Zusammensetzung nach Anspruch 1, weiterhin umfassend einen pharmazeutisch akzeptablen Träger, Verdünnungsmittel oder Hilfsstoff.
Zusammensetzung, umfassend (i) intakte Zellen, wobei die Zellen Haupt-Histokompatibilitätsantigene mit mindestens vier Allotypen aus der Spezies des gegebenen Säugers exprimieren; und (ii) einen pharmazeutisch akzeptablen Träger, Verdünnungsmittel oder Hilfsstoff, zur Verwendung in einem Verfahren zur Erzeugung einer Immunantwort in einem gegebenen Säuger, wobei das Verfahren umfaßt: (a) zur Verfügung stellen der Zusammensetzung, (b) Verabreichen der Zusammensetzung an den gegebenen Säuger.
Zusammensetzung nach Anspruch 21, wobei der Säuger ein Mensch ist.
Zusammensetzung nach Anspruch 21, wobei die intakten Zellen weiterhin ein Antigen von einem umhüllten Virus exprimieren.
Zusammensetzung nach Anspruch 21, wobei Schritt (a) gefolgt wird von einer letalen Bestrahlung der Zellen, und Schritt (b) nach einer letalen Bestrahlung der Zellen erfolgt.

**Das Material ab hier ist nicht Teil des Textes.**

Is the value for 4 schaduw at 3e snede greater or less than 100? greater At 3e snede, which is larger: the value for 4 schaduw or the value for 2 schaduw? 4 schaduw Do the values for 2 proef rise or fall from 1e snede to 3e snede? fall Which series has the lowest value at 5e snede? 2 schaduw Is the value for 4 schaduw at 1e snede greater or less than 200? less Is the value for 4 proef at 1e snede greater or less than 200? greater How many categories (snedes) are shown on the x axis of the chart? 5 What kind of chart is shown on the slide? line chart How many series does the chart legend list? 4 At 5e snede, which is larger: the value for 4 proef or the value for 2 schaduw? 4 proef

Zusammensetzung, umfassend: (i) intakte Zellen, wobei die Zellen Haupt-Histokompatibilitätsantigenen einer Vielzahl von Allotypen von der Spezies des gegebenen Säugers exprimieren; (ii) einen pharmazeutisch akzeptablen Träger, Verdünnungsmittel oder Hilfsstoff. zur Verwendung in einem Verfahren zur Hervorrufung einer Immunantwort in einem gegebenen Säuger gegen einen umhüllten Virus, wobei das Verfahren umfaßt: (a) Identifizieren eines gegebenen Säugers mit einem Risiko der Infektion mit dem Virus; (b) zur Verfügung stellen der Zusammensetzung, (c) Verabreichen der Zusammensetzung an den gegebenen Säuger in einer Menge, die effektiv ist, um die Immunantwort hervorzurufen.
Zusammensetzung nach Anspruch 25, wobei der Säuger ein Mensch ist.

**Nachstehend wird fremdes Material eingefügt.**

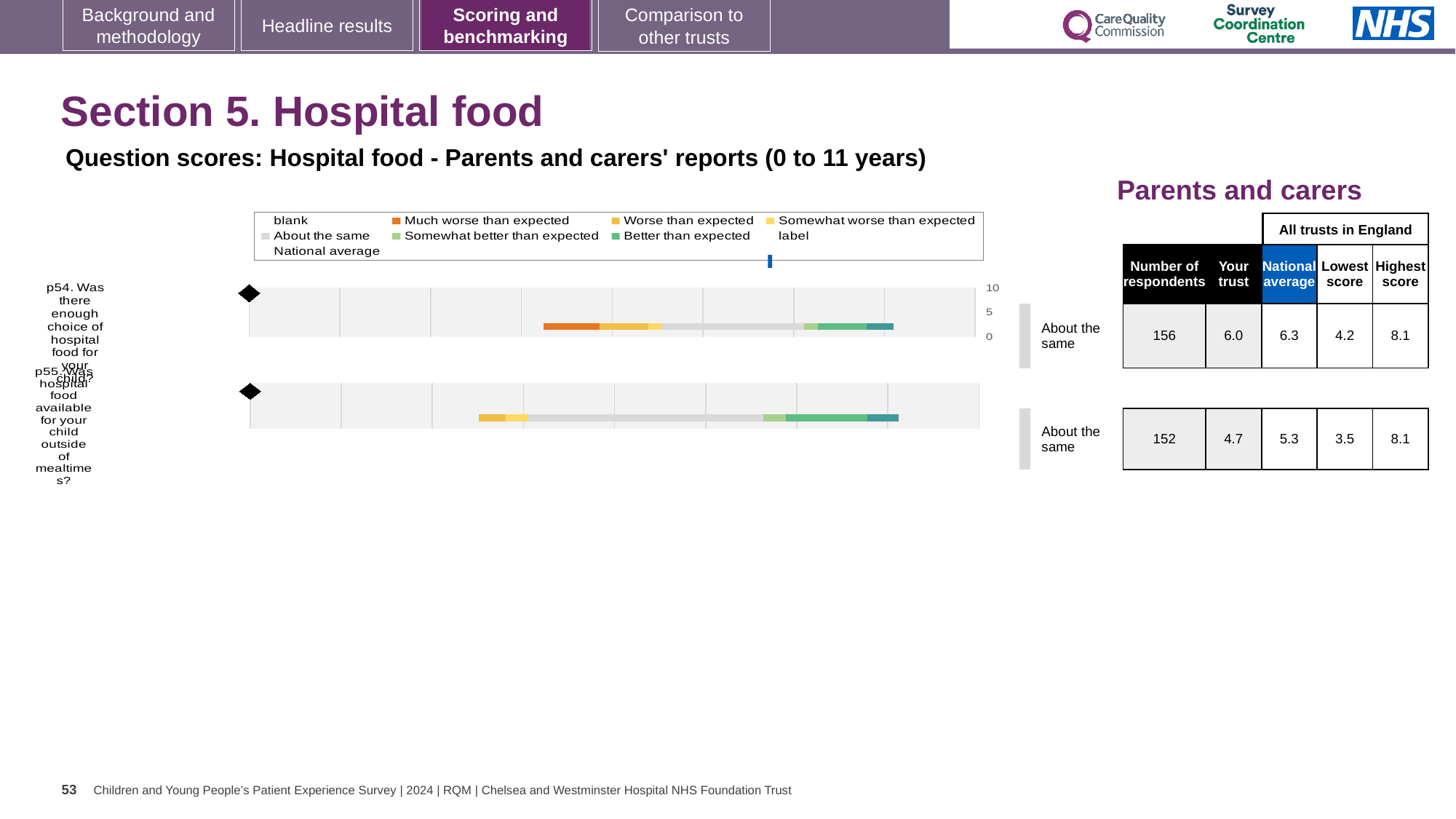
Which question has the higher 'Your trust' score, p54 or p55? p54 What is the lowest score among all trusts in England for p55 (food available outside of mealtimes)? 3.5 What is the highest score among all trusts in England for p54 (enough choice of hospital food)? 8.1 What is the 'Your trust' score for p54 (enough choice of hospital food)? 6.0 What is the number of respondents for p54 (enough choice of hospital food)? 156 Which question has the larger number of respondents? p54 What kind of chart is used to show the question scores for hospital food? Bar chart What is the national average score for p55 (food available outside of mealtimes)? 5.3 What is the difference between the national average and the 'Your trust' score for p55 (food available outside of mealtimes)? 0.6 What benchmark category is shown for both p54 and p55? About the same How many survey questions are plotted in the hospital food chart? 2 Is the 'Your trust' score for p54 greater or less than 5? greater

Zusammensetzung nach Anspruch 25, wobei Schritt (a) gefolgt wird von einer Bestrahlung der Zellen, und Schritt (b) nach einer Bestrahlung der Zellen erfolgt.
Zusammensetzung nach Anspruch 25, wobei die intakten Zellen weiterhin ein Antigen von einem umhüllten Virus exprimieren.

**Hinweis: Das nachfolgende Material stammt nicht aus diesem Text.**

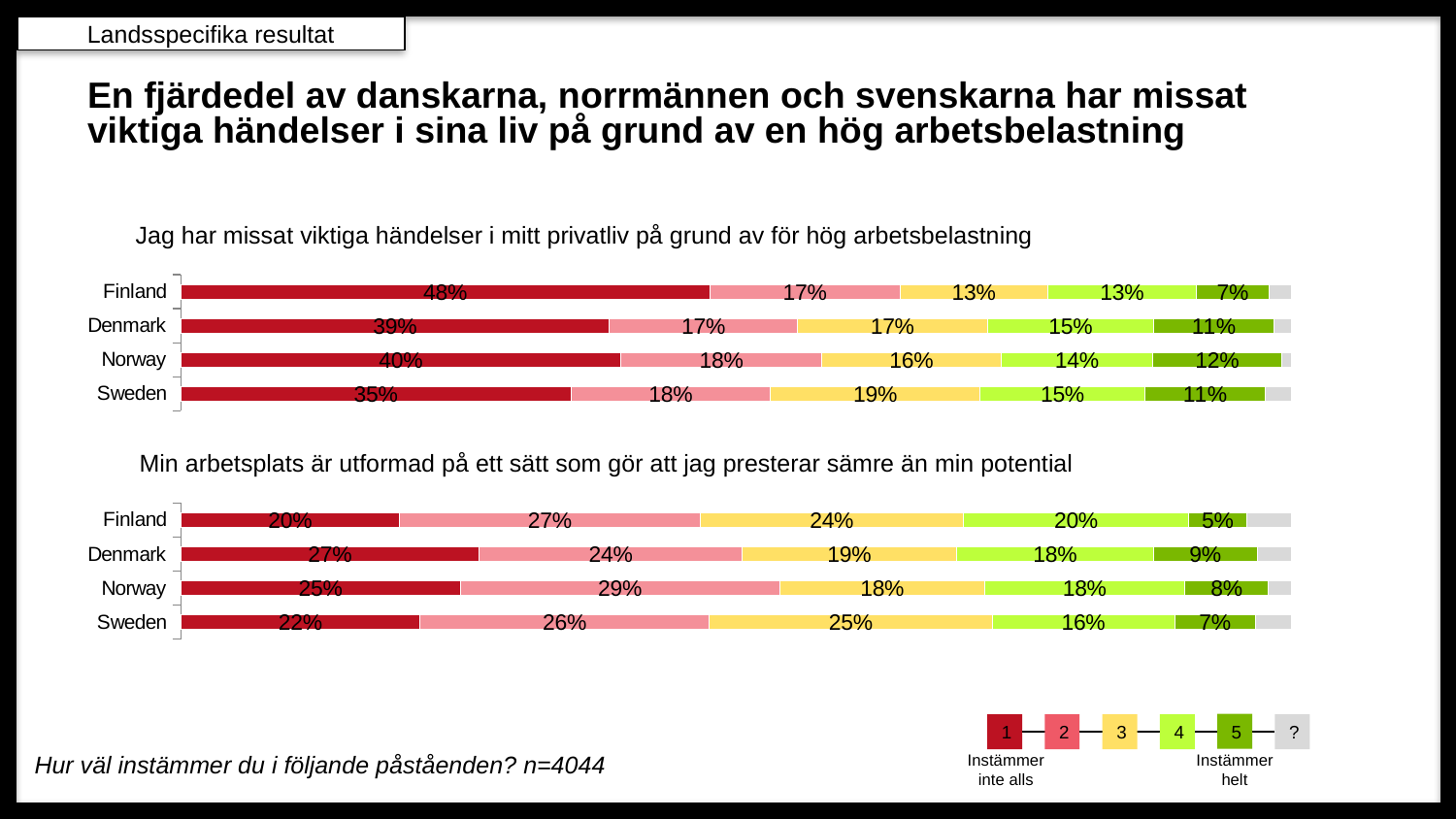
In the top chart, which country has the highest share answering 1 (Instämmer inte alls)? Finland How many entries does the legend at the bottom of the slide list? 6 In the bottom chart, is the share answering 3 larger for Sweden or for Norway? Sweden In the top chart, what percentage of respondents in Norway answered 5 (Instämmer helt)? 12% In the top chart, which country has the lowest share answering 1 (Instämmer inte alls)? Sweden In the bottom chart, which country has the highest share answering 1 (Instämmer inte alls)? Denmark In the bottom chart ("Min arbetsplats är utformad..."), what percentage of respondents in Norway answered 2? 29% In the top chart, what is the difference between Finland's and Sweden's share answering 1 (Instämmer inte alls)? 13 percentage points In the top chart ("Jag har missat viktiga händelser..."), what percentage of respondents in Finland answered 1 (Instämmer inte alls)? 48% In the bottom chart, which country has the lowest share answering 5 (Instämmer helt)? Finland How many countries are shown in each chart? 4 What type of chart is used on this slide? Stacked bar chart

Zusammensetzung, umfassend intakte nicht-maligne Zellen, wobei die Zellen Haupt-Histokompatibilitätsantigene mit einer Vielzahl von Allotypen von einer gegebenen Säugetierspezies exprimieren.
Zusammensetzung nach Anspruch 1, weiterhin umfassend mindestens ein rekombinantes Haupt- oder geringfügiges allotypisches Antigen der Spezies.
Zusammensetzung nach Anspruch 30, wobei das rekombinante Antigen in einem Wirt hergestellt wird, der ausgewählt ist aus der Gruppe bestehend aus Bakterien, Pilzen, Insektenzellen und Säugetierzellen.
Zusammensetzung nach Anspruch 23, wobei der Virus ein Togavirus ist.
Zusammensetzung nach Anspruch 23, wobei der Virus ein Rhabdovirus ist.
Zusammensetzung nach Anspruch 23, wobei der Virus ein Flavivirus ist.
Zusammensetzung nach Anspruch 23, wobei der Virus ein Coronavirus ist.
Zusammensetzung nach Anspruch 23, wobei der Virus ein Filovirus ist.
Zusammensetzung nach Anspruch 23, wobei der Virus ein Paramyxovirus ist.
Zusammensetzung nach Anspruch 23, wobei der Virus ein Orthomyxovirus ist.
Zusammensetzung nach Anspruch 23, wobei der Virus ein Bunyavirus ist.
Zusammensetzung nach Anspruch 23, wobei der Virus ein Arenavirus ist.
Zusammensetzung nach Anspruch 23, wobei der Virus ein Pockenvirus ist.
Zusammensetzung nach Anspruch 23, wobei der Virus ein Iridovirus ist.